Growth factors present in the wound environment regulate this entire process. The migrating keratinocytes express different structural proteins that make them more pliable, and once the advancing sheets from opposite wound edges meet, migration stops and the cells re-establish their normal tight connections. The result is a restored skin barrier, even if the underlying tissue hasn’t fully matured yet.
Endothelial Cells: Restoring Blood Supply
New tissue can’t survive without oxygen and nutrients, so the formation of new blood vessels, called angiogenesis, is essential. Endothelial cells, the cells lining existing blood vessels near the wound, are the ones that make this happen.
The process starts when endothelial cells in nearby vessels sense elevated levels of vascular endothelial growth factor (VEGF) and other pro-growth signals released by macrophages and platelets. In response, the cells loosen their connections to each other, supporting cells peel away from the vessel wall, and enzymes break down the vessel’s outer coating. A single endothelial “tip cell” then pushes outward, sensing the concentration gradient of VEGF like a compass. Neighboring cells, called stalk cells, follow behind, dividing and elongating to form a new vessel sprout. These sprouts eventually connect with other sprouts to form functional capillary loops that deliver blood to the healing tissue.
Sufficient VEGF levels are considered essential for proper wound healing. In diabetic wounds, endothelial cells in high-glucose environments lose their structural integrity and are more prone to dying off. The body also produces fewer endothelial progenitor cells, the backup supply that normally helps build new vessels. This combination leads to poor blood vessel formation and is a key reason diabetic wounds heal slowly or not at all.
Stem Cells: Supplying Raw Materials
Mesenchymal stem cells, found in various tissues including skin, contribute to wound healing in several ways. They can directly differentiate into the cell types a wound needs, including keratinocytes, fibroblasts, and the supporting cells that wrap around new blood vessels. But their indirect roles may be just as important: they secrete growth factors that drive new vessel formation and re-epithelialization, they help modulate the immune response to prevent excessive inflammation, and they can activate other resident stem cells in the area to join the repair effort.

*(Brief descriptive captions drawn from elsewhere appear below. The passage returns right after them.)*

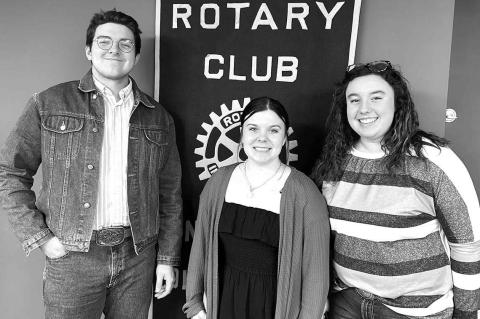 Rotary Club hosts 3 KHS seniors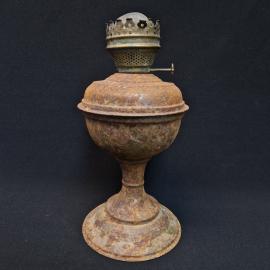Лампа керосиновая винтажная, СССР. Металл, настольная декоративная модель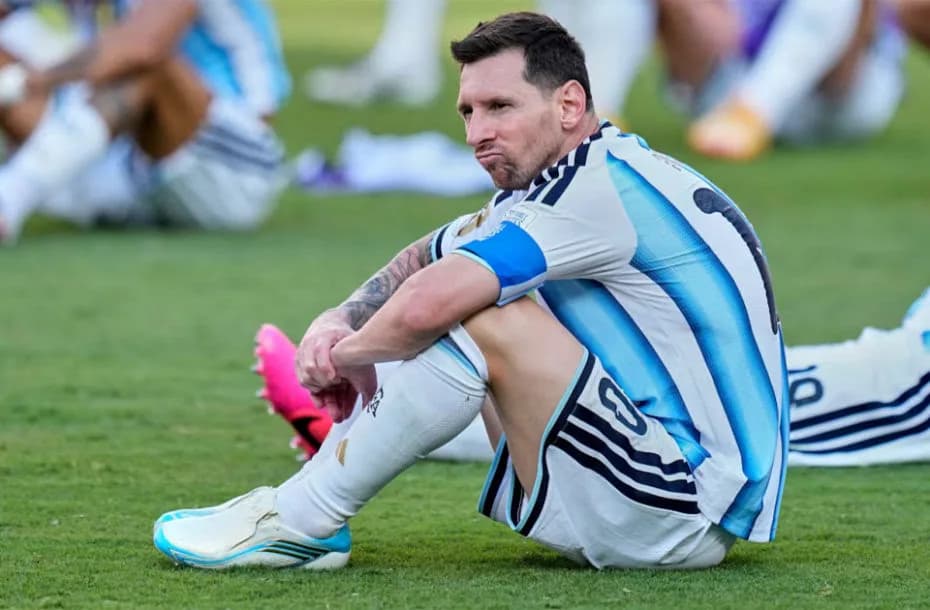 Messi jugará esta noche su último partido con la Albiceleste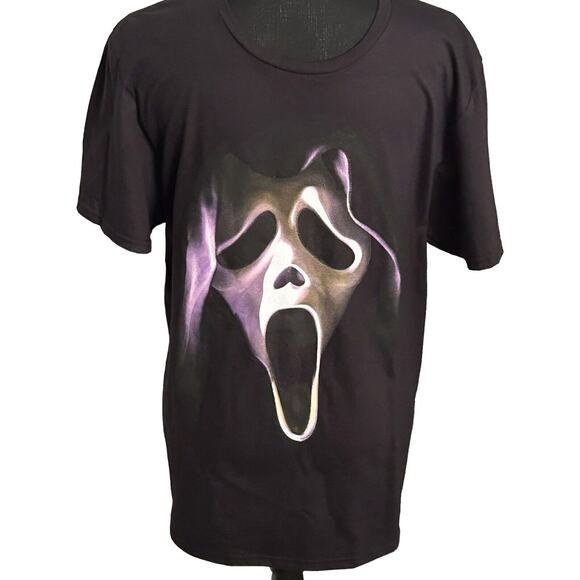 NEW SCREAM GHOSTFACE Black T SHIRT Mens Medium The Icon of Halloween - Picture 1 of 6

Hair follicles contain a particularly important stem cell population. These follicular stem cells contribute to skin regeneration and can help repopulate the epidermis after injury. True regeneration of complex structures like hair follicles and sweat glands, however, is limited in adult human skin. Most wounds heal with scar tissue that lacks these structures entirely.
Why Chronic Wounds Get Stuck
Nearly every cell type involved in healing can malfunction in chronic conditions like diabetes. Neutrophils lose their ability to effectively kill bacteria and release their antimicrobial traps. Macrophages fail to switch from inflammatory to repair mode and can’t efficiently clear dead tissue. Fibroblasts proliferate more slowly, die off faster, and struggle to migrate to where they’re needed. Keratinocytes can’t re-epithelialize properly in a high-glucose environment. Endothelial cells become fragile and prone to detachment, undermining new blood vessel formation.

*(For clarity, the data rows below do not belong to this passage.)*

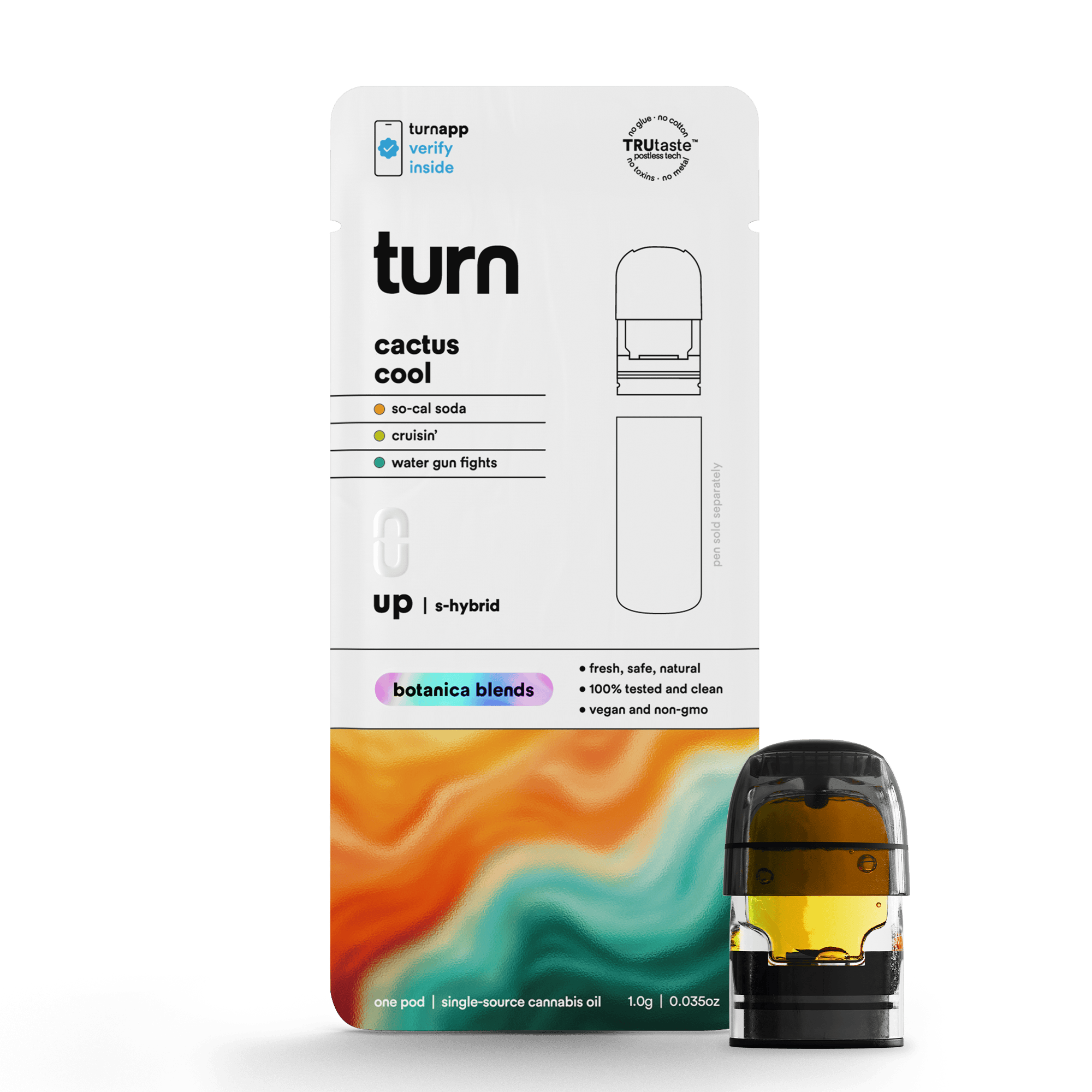 turn - Cactus Cool | Botanica Blends | Sativa-Hybrid - 1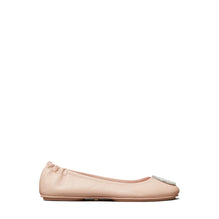 Minnie Travel Ballet With Pave Logo - Shell Pink/Silver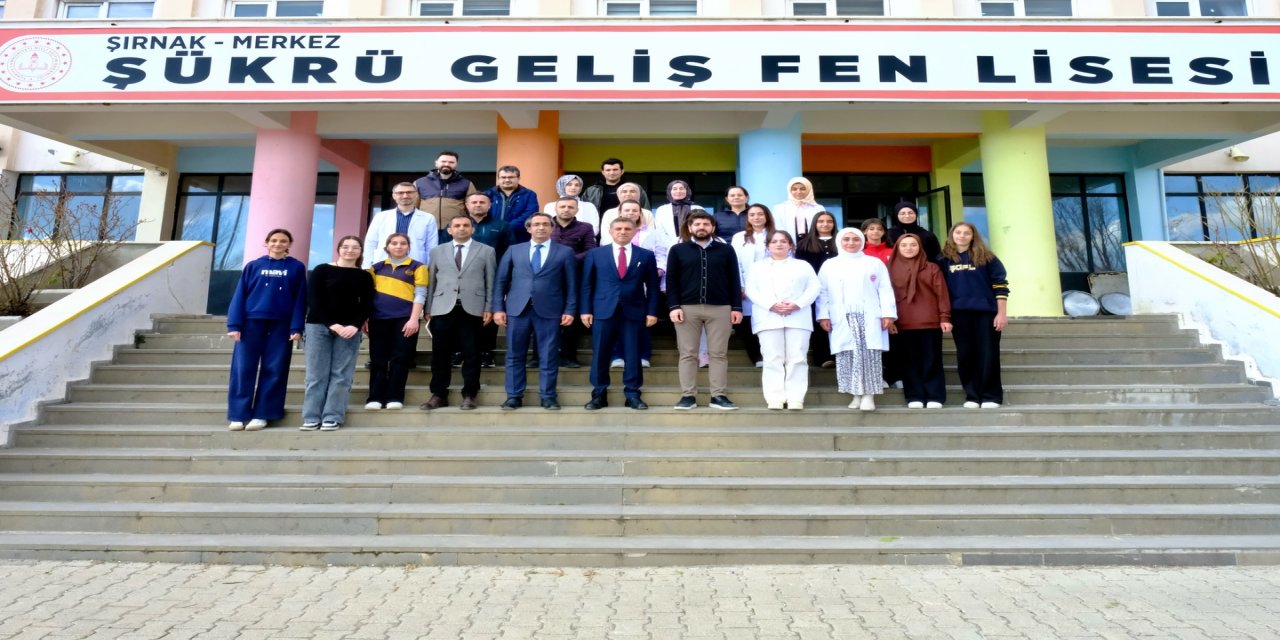 Şırnak’ta İl Müdürü Nas Öğretmen ve Öğrencilerle Buluştu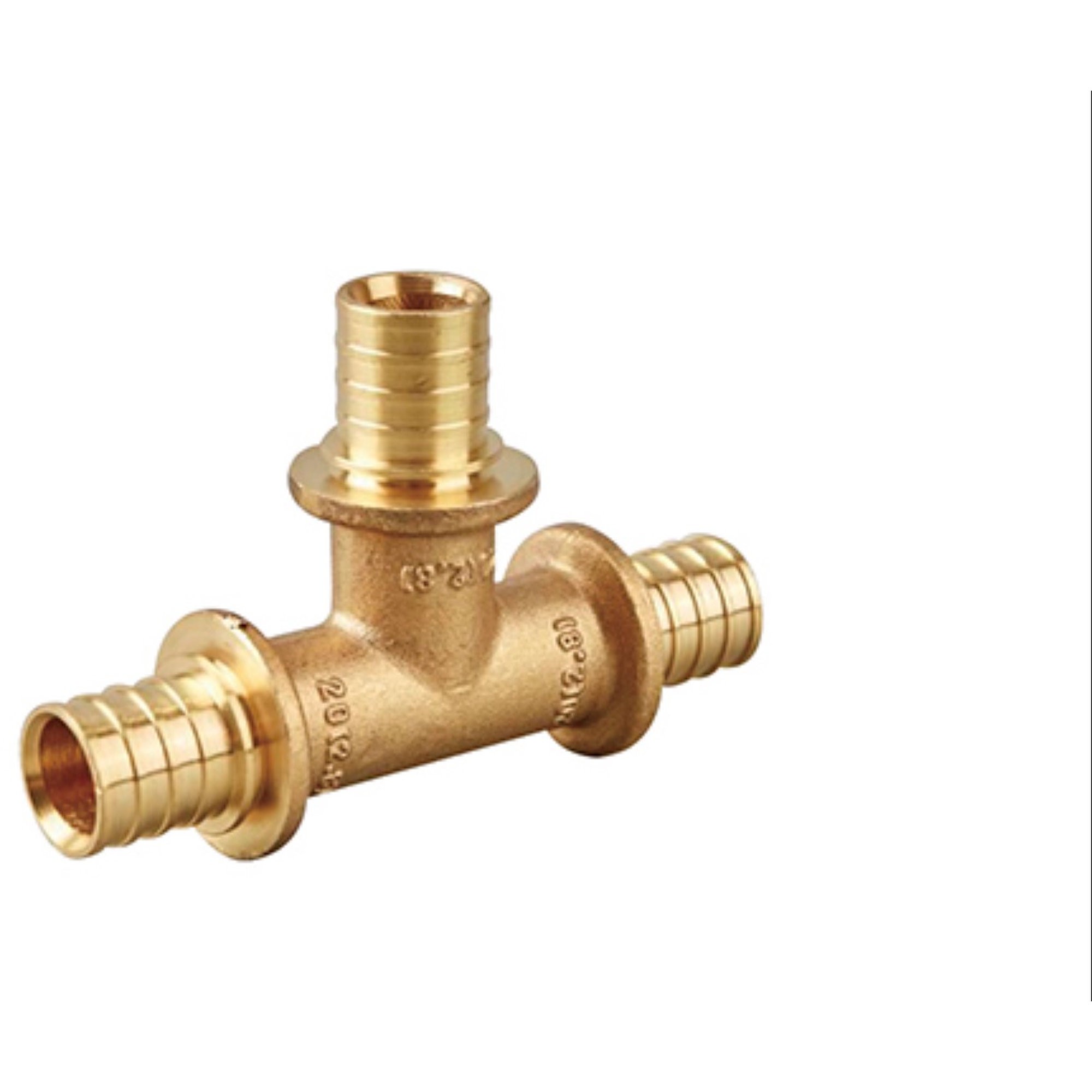 Тройник аксиальный латунный ViEiR 20x16x20 мм VRP201620T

These aren’t isolated failures. Each cell type depends on signals from the others, so when one population underperforms, the entire cascade suffers. Abnormal chemical modifications to DNA in keratinocytes and fibroblasts have also been documented in diabetic ulcers, suggesting that the cellular dysfunction goes deeper than just the wound environment. It’s a systemic problem reflected at every stage of a process that normally runs like clockwork.